We can speculate about a lot of stuff, but one thing is for sure, you won't see any True Global Illumination complex algorithms such as photon mapping, or radiosity next gen. "Simple" (And good) ray tracing seems already out of reach for next gen machines, so expecting caustics calculation in top of it, might be, to say the least, overkill.
On the other hand, you can achieve effects close enough to good GI, without using real GI, you just have to use a precomputed method,
precomputed radiance transfer (a.k.a PRT), using, Spherical Harmonics* lightmaps.
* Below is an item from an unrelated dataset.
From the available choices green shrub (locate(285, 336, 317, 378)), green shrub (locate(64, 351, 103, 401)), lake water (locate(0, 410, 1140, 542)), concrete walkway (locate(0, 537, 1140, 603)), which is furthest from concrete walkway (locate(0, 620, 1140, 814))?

The effect is quite satisfying, and it's quite cheap, from a calculation POV.
For instance there's a cool PRT demo for the PSP, a video of it can be found at IGN (It's called, IIRC, Harmonic City), which prove that the effect is not really hard to implement.
Also, Conker Live and Uncut, on Xbox, use also the same technique.
The only problem of this technique, some not so important (for me) lighting errors aside, is the size of those precomputed SHLM.
(*I know some developers here who will cringe when they'll read this word)
Guden Oden said:
How about we tesselate our geometry really fine (2-3 pixels/poly max) and then calculate lightiing only on a per-vertex basis and then fake it with goraud shading instead.
I would really like to see a game like that. Nevermind per-pixel global illumination or any other buzz-word-of-the-day, just a smooth-meshed world with smooth lighting. That'd be great.
What you're describing is almost another of thoses buzz-words-of-the-day, it's REYES.